Tevfik Fikret’in iliklerine kadar yaşadığı yalnızlığı, uğradığı haksızlığı en iyi bilen, bunu kendisi de yaşayan Mustafa Kemal’di. Tevfik Fikret, çok sevdiği ve dizelerini dilinden düşürmediği şairdi. Atatürk, Fikret’le karşılaşamamanın, sohbet edememenin üzüntüsü hep yaşadı. Sofrasında Tevfik Fikret’in büyük bir şair olmadığı sözü geçti. Hiç bir konuda haksızlığa dayanamayan, Atatürk: “O karanlıklar içinde aydınlığı gören ve halkı o aydınlığa doğru götürmeye çalışan Fikret, bu çığlığı koparırken sizler nerelerdeydiniz? Niçin içinizden kimse onun gibi feryat etmedi? Ben Fikret’e yetişemedim. Onun sohbetinden yararlanamadım. Kendimi bedbaht sayarım fakat onun bütün eserlerini okudum, bir çoğu da ezberimdedir. O, hem büyük bir şair, hem de büyük insandır... Zaten parmakla gösterilecek kadar az olan büyük adamlarımızı küçültmeye kalkmayalım!”

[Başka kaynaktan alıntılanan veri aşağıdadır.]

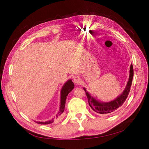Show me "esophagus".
Returning <instances> with one entry per match:
<instances>
[{
	"label": "esophagus",
	"instance_id": "obj_1",
	"mask_svg": "<svg viewBox=\"0 0 149 149\" xmlns=\"http://www.w3.org/2000/svg\"><path fill=\"white\" fill-rule=\"evenodd\" d=\"M73 81H74V83L76 84H79L81 83V78L79 77V76H75L73 79Z\"/></svg>",
	"mask_w": 149,
	"mask_h": 149
}]
</instances>
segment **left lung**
Wrapping results in <instances>:
<instances>
[{
	"instance_id": "1",
	"label": "left lung",
	"mask_w": 149,
	"mask_h": 149,
	"mask_svg": "<svg viewBox=\"0 0 149 149\" xmlns=\"http://www.w3.org/2000/svg\"><path fill=\"white\" fill-rule=\"evenodd\" d=\"M129 72L130 74L128 82L123 93L116 99H115L114 100L111 101L110 102H103L96 100L95 98L90 95L87 92L86 89L83 88L88 97L89 105L94 112L101 114H109L116 111L119 107L123 104L129 95L132 82V78L134 76V70L132 65H130Z\"/></svg>"
}]
</instances>
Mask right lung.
<instances>
[{"label": "right lung", "instance_id": "1", "mask_svg": "<svg viewBox=\"0 0 149 149\" xmlns=\"http://www.w3.org/2000/svg\"><path fill=\"white\" fill-rule=\"evenodd\" d=\"M74 87V83L72 81L71 79H69L68 81L65 83L63 85V86L62 87V89L61 90V101H60V109L59 111L58 112V113L56 114L55 118L58 119L59 118L62 114L63 112H64L65 110V103H66V97L68 95V94L73 90V89ZM54 119L55 118H53L52 120H49L48 121L46 122H36V123L40 124H52L54 122Z\"/></svg>", "mask_w": 149, "mask_h": 149}]
</instances>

Vapur gezintisinde çevresine toplanan gençlerle konuşan Atatürk söz edebiyata gelince, Tevfik Fikret’e olan hayranlığını dile getirdi: “Onu biz okul sıralarında okurduk. Ondaki görkem, ondaki ağırbaşlı uyum hiçbir şairimizde yok.” Sevgi ve heyecanla bakan gençlerden onun bir şiirini okumalarını istedi. Herkes sustu... Gür sesle bir genç: “Ben Ferda’sını okuyabilirim!” diyerek ileri atıldı. Atatürk’ün yüzünde tatlı çizgiler belirdi: “Ferda’yı mı? Ah delikanlı, benim en sevdiğim şiirdir o. Kendim okuyacağım.”
FERDA (Yarın)
Bugünün gençlerine
Yarın senin; senin bu yenilik, bu devrim...

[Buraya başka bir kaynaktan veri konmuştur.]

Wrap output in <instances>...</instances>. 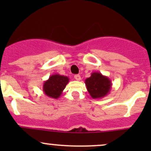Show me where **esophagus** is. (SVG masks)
Masks as SVG:
<instances>
[{
  "mask_svg": "<svg viewBox=\"0 0 151 151\" xmlns=\"http://www.w3.org/2000/svg\"><path fill=\"white\" fill-rule=\"evenodd\" d=\"M74 79H75L77 81H80L81 80L80 75H79V74H76V75H74Z\"/></svg>",
  "mask_w": 151,
  "mask_h": 151,
  "instance_id": "1",
  "label": "esophagus"
}]
</instances>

Her şey senin değil mi ki zaten? Sen, ey gençlik,
Ey umudun güzel yüzü, işte yansıyan yerin
Karşında, bir sabah göğü, saf ve bulutsuz,
Titreyen kucağı açık, bekliyor.. Koş!
Ey hayatın güldüren doğan şafağı, işte herkesin
Gözleri sende; sen ki hayatın ümidisin,
Alnında yeni bir yıldız, yok, bir güneş.
Ufuklara doğ, önünde şu sıkıntılı geçmiş
Sönsün sonsuza dek.
Sönsün sonsuza dek o cehennem; senin bugün
Cennet kadar güzel vatanın var; şu gördüğün
Zümrüt bakışlı; inci neşeli kızcağız
Kimdir, bilir misin? Vatanın... Şimdi saygısız
Bir göz bu nazlı yüze -Allah esirgesin
Kötü bir gözle baksa, dayanabilir misin?
İster misin, şu ak sakalın temiz ve görkemli,
Ağırbaşlı alnına, bir kirli el demem,
Hatta yabancı bir el uzansın? Şu mezarı
Razı olur musun, taşa tutsun şu serseri?
Elbette hayır; o mezar, o ağır-başlı alın
Kutsal birer örneğidir yurdun...Vatan çalışkan
İnsanların omuzları üstünde yükselir.
Gençler, vatanın bütün ümidi şimdi sizdedir.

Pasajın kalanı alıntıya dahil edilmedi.